Staffing, cost issues make for uncertain prognosis for Arkansas health care providers

by Craig Wilson ([email protected]) 2,767 views 

The COVID-19 pandemic has put extreme stress on our health care workforce, resulting in burnout, exhaustion and trauma, and leading many workers to exit the industry. Critical staffing shortages during the pandemic have changed the dynamic of workforce supply and demand. Hospitals and clinics in Arkansas that previously faced only local competition are now having to compete with hospitals and clinics in other states to attract and retain staff.

Recruitment and retention are familiar challenges for Arkansas’ health care leaders, particularly those in rural areas. COVID-19 arrived in the context of considerable existing health workforce shortages and maldistribution. It also arrived at a time when the industry was undergoing substantial change, switching to heavy use of temporary or agency labor through physician staffing and travel nursing companies — a switch that carries the risk of those companies rapidly increasing the prices that hospitals and clinics must pay to maintain staffing critical to essential services.

Nearly 3,500 health care providers in Arkansas have received a total of $1.11 billion in monetary relief through Congressional action, temporarily offsetting ballooning costs for staffing. Labor expenses are unlikely to return to pre-pandemic levels, however, and these costs, coupled with increasing drug and medical supply expenses, are fueling concerns about long-term financial challenges for health care providers.

There are two obvious ways to pour water on this fire — reduce expenses or increase revenue. On the expense side, states and the federal government could more heavily regulate staffing agencies and travel nursing companies, limiting the fees they are able to collect and their ability to unreasonably increase payment rates for contract staff.
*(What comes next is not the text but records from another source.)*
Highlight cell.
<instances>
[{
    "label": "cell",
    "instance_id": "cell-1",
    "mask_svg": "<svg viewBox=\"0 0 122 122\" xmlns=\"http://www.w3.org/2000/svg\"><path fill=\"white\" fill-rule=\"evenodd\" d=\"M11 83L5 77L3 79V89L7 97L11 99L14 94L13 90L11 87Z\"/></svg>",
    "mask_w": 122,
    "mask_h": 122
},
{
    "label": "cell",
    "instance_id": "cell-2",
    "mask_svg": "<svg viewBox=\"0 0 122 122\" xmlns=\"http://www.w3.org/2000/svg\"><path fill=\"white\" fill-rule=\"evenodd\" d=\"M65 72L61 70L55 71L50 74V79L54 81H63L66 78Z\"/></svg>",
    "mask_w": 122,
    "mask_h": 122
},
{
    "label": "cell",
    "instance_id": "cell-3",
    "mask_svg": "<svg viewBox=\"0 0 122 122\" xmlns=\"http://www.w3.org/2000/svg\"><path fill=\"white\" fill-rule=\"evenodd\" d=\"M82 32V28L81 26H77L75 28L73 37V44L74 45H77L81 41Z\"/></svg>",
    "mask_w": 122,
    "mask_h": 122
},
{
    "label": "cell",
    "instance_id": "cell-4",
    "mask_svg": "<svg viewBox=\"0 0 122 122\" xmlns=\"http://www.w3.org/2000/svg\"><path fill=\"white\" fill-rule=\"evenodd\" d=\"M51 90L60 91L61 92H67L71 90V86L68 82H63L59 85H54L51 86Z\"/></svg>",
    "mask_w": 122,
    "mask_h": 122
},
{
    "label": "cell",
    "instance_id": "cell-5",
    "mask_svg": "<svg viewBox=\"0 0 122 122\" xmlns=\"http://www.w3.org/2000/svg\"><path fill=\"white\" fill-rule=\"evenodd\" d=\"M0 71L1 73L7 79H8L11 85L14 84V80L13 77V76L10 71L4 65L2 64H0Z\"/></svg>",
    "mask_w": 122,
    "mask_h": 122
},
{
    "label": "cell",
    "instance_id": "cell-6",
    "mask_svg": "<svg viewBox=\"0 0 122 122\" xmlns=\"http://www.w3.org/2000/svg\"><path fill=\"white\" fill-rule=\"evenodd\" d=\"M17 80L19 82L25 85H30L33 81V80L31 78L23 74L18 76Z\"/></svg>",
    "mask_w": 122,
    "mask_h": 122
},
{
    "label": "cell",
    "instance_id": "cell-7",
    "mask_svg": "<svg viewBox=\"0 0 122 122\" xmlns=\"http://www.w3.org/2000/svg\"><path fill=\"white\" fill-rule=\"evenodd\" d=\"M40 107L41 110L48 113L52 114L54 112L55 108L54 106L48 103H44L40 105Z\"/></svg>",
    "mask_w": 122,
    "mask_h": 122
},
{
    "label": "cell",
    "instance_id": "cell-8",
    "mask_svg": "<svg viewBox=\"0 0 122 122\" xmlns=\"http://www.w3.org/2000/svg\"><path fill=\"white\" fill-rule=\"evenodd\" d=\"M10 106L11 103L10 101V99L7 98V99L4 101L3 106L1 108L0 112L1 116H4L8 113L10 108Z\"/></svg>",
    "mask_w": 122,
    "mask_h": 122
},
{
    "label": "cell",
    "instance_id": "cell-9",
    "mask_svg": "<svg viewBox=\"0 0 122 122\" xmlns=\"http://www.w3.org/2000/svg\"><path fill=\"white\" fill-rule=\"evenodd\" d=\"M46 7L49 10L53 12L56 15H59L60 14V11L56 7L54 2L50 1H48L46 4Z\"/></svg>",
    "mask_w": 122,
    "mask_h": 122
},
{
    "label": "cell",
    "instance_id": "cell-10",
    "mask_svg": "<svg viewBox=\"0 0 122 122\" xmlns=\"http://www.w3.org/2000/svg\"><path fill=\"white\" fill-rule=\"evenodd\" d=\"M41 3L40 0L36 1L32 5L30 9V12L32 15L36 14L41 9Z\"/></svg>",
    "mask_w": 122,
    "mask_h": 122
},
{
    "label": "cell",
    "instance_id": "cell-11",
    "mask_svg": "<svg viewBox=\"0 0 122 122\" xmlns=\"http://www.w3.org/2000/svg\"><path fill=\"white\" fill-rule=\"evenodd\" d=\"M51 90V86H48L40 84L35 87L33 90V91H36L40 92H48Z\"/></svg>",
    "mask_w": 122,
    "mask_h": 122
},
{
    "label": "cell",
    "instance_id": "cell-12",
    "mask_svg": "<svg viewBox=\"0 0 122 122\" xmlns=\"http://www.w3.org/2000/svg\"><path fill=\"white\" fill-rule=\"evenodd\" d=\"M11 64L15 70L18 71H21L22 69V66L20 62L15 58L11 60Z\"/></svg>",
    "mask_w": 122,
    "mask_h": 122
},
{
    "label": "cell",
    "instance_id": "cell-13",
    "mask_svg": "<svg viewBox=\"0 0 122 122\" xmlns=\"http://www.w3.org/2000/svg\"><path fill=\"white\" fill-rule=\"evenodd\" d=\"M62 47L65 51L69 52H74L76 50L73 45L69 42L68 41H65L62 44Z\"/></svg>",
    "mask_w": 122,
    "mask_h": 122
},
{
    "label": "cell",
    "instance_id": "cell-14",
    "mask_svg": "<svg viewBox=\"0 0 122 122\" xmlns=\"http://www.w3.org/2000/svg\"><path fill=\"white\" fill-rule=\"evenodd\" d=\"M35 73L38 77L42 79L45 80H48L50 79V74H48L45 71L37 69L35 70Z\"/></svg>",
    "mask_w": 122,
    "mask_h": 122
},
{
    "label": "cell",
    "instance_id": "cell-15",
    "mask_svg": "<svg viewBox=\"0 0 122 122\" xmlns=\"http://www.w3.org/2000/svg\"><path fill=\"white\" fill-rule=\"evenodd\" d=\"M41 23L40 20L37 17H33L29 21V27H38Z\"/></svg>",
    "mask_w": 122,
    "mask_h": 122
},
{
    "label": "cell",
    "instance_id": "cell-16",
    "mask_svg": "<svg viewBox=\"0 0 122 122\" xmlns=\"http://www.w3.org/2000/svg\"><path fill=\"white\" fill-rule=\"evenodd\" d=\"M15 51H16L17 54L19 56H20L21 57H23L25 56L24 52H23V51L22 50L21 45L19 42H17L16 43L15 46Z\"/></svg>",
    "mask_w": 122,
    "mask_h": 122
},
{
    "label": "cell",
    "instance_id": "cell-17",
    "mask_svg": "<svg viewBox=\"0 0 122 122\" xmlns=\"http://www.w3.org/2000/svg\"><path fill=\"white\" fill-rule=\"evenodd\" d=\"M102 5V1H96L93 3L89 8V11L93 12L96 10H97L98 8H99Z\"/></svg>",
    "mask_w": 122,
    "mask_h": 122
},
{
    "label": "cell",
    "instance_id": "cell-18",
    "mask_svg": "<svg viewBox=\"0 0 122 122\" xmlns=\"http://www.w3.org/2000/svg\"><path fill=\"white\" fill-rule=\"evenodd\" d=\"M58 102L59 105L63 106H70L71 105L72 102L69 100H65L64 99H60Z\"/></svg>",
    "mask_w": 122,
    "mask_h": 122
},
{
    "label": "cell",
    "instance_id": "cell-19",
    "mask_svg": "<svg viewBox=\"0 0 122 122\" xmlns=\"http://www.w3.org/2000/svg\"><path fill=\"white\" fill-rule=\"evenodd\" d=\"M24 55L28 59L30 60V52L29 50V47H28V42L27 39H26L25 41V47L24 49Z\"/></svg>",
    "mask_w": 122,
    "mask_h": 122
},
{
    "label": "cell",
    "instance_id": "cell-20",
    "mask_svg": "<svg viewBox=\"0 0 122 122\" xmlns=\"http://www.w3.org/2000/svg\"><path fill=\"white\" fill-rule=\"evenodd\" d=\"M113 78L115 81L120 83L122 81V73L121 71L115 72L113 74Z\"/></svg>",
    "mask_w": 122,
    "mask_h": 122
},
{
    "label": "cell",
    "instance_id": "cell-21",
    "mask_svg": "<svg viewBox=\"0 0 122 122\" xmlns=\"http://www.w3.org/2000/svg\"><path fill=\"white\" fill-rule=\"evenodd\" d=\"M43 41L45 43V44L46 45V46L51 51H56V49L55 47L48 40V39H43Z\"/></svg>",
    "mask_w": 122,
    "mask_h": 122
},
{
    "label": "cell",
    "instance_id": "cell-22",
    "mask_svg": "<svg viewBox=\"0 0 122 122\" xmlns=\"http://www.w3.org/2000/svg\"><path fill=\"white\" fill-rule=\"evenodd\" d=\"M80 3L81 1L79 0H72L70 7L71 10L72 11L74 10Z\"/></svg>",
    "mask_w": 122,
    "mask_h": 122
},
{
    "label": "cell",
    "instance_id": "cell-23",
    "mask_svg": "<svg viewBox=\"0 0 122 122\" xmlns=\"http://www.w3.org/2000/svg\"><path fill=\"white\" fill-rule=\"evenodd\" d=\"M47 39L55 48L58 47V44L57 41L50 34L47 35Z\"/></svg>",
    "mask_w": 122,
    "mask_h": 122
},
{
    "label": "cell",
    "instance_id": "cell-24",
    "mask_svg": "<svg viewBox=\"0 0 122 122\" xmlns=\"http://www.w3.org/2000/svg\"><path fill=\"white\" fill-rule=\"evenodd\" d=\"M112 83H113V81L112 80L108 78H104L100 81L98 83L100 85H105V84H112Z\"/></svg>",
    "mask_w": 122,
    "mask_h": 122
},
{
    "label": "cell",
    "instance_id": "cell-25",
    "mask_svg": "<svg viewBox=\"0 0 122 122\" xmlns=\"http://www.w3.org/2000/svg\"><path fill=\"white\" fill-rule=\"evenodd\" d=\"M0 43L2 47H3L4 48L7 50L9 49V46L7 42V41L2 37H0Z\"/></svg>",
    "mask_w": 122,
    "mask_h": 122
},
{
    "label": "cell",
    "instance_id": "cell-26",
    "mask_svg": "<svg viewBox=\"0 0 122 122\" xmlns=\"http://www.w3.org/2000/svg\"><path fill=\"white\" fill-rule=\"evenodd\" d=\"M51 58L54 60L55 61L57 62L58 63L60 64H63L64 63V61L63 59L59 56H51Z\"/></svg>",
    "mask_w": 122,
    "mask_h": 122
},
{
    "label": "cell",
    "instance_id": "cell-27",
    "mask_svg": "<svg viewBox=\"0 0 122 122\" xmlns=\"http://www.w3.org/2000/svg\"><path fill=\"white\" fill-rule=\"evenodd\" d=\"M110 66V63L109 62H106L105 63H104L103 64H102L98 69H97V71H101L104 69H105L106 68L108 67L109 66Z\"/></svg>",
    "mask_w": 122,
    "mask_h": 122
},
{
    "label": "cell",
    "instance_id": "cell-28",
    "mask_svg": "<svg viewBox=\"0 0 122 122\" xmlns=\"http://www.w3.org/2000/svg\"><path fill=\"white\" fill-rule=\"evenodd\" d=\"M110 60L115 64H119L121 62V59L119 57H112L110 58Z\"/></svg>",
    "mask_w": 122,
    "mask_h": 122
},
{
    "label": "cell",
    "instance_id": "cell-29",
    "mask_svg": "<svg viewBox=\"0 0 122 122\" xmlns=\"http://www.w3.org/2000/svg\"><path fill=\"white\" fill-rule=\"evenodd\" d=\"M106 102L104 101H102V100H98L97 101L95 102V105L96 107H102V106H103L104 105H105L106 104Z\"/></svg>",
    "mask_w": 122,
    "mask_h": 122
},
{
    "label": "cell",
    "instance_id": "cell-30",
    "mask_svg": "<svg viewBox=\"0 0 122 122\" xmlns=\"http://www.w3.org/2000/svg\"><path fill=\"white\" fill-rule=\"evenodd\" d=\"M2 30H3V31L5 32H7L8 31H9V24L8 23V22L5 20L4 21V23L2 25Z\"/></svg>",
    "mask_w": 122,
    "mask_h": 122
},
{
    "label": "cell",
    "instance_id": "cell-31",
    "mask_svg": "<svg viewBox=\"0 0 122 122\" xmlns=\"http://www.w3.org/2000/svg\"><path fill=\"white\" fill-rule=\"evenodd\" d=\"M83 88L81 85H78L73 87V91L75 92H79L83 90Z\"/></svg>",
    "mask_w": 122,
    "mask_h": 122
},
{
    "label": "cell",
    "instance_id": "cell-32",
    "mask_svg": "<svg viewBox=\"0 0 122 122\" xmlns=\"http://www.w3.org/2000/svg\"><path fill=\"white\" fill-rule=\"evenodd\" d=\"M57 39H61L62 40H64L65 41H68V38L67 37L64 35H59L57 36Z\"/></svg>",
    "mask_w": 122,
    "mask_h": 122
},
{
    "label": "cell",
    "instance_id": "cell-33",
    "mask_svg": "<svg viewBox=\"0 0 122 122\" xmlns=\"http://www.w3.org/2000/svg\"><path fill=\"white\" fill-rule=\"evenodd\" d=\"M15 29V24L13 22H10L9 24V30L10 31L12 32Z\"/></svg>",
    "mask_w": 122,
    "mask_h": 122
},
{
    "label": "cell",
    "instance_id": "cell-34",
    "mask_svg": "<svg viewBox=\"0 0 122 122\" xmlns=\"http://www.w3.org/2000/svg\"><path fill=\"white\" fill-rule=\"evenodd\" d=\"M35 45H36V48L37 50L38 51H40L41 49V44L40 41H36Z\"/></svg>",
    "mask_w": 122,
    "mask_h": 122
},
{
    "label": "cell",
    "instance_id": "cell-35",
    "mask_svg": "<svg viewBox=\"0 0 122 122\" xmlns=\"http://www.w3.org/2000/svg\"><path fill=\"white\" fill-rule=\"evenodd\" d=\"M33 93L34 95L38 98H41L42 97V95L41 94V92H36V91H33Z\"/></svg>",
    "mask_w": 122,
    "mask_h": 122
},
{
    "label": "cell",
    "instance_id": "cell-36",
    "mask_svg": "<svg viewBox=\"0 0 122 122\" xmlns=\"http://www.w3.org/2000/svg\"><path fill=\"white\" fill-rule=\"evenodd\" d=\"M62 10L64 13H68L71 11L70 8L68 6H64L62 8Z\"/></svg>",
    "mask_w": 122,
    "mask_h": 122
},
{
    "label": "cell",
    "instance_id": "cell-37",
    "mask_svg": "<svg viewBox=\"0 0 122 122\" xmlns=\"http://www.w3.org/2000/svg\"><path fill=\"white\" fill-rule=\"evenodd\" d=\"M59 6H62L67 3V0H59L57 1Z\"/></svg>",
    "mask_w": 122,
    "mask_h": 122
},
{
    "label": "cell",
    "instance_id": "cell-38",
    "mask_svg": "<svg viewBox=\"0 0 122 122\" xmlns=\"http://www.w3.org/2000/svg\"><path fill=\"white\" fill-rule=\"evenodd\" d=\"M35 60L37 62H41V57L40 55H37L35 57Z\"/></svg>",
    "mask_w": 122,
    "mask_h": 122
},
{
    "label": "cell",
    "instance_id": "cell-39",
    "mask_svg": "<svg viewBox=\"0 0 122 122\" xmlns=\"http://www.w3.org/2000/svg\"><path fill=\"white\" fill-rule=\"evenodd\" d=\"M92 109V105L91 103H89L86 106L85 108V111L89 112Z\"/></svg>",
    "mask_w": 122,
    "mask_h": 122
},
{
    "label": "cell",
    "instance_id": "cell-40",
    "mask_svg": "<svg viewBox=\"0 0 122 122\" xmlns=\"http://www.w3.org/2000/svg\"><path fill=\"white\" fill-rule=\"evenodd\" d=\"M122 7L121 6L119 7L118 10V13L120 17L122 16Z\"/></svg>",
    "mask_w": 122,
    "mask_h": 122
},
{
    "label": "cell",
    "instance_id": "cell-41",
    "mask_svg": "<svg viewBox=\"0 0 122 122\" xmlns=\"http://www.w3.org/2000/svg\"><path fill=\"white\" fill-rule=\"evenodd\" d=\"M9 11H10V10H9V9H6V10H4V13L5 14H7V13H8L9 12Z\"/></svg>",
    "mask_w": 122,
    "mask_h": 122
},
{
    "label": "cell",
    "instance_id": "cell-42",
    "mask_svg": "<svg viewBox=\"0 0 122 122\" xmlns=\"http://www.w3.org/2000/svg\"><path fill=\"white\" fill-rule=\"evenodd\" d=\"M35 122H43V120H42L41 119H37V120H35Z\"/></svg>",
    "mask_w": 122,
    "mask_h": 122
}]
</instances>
As some industry advocates have learned, though, this can be a politically tricky path. Earlier this year, a letter to the White House signed by nearly 200 members of Congress caused an uproar when it was interpreted by many to call for capping travel nurse pay. Instead, the letter was actually a call for federal officials to investigate whether staffing agencies’ pricing practices were in violation of antitrust and consumer protection laws.

On the revenue side, providers could seek increased payment rates from public and private payers, but this path has its own pitfalls. In negotiations with private insurers, providers could certainly show ample evidence of increased costs to justify rate increases. However, it is unlikely that insurers would increase rates sufficiently to offset providers’ increased costs.

This is true for at least two reasons. First, increases in provider payment rates drive increases in premiums, and private insurers are incentivized to keep premiums affordable and attractive to customers. Second, private insurance represents only a portion of revenue for most providers. For most providers, a large portion of their revenue — albeit at considerably lower payment rates — comes from Medicare and Medicaid.

Rate adjustments by these public programs can take years. In fact, the Medicaid payment rate of $850 per day for a hospital stay has been the same for more than two decades. Prior to a 2019 executive order by the governor requiring rate review “no less frequently than every four years,” there was no schedule or standardized process for rate review. On the Medicare side, physicians will actually see a decrease of about 4% in payments next year under a proposed federal rule. The Medicare hospital payment method is based in part on a wage index from hospital cost reports in geographic regions, pitting hospitals in lower-cost states like Arkansas against those in higher-cost states like Massachusetts. This compounds challenges for hospitals in rural states that already struggle to pay competitive wages. Although the Centers for Medicare and Medicaid Services has announced a 3.2% increase in inpatient payment rates for hospitals in fiscal year 2023, hospitals say that adjustment is woefully inadequate to account for recent and future inflationary pressures.

The pathway to a solution is not clear. On the one hand, the emerging presence of middleman staffing agencies and travel nurse companies is strongly influencing the market for workers. On the other hand, public payers are boxed in by antiquated processes and methods that hamper their ability to keep pace with rapidly changing market forces.

One thing is clear, though. Failing to recognize or ignoring the urgency of this issue could result in hospitals and clinic leaders making tough decisions that are within their control — cutting staff or services — which could lead to diminished access and quality for patients like you.

Editor’s note: Craig Wilson, J.D., M.P.A., is the director of health policy for the Arkansas Center for Health Improvement, an independent, nonpartisan health policy center in Little Rock. The opinions expressed are those of the author.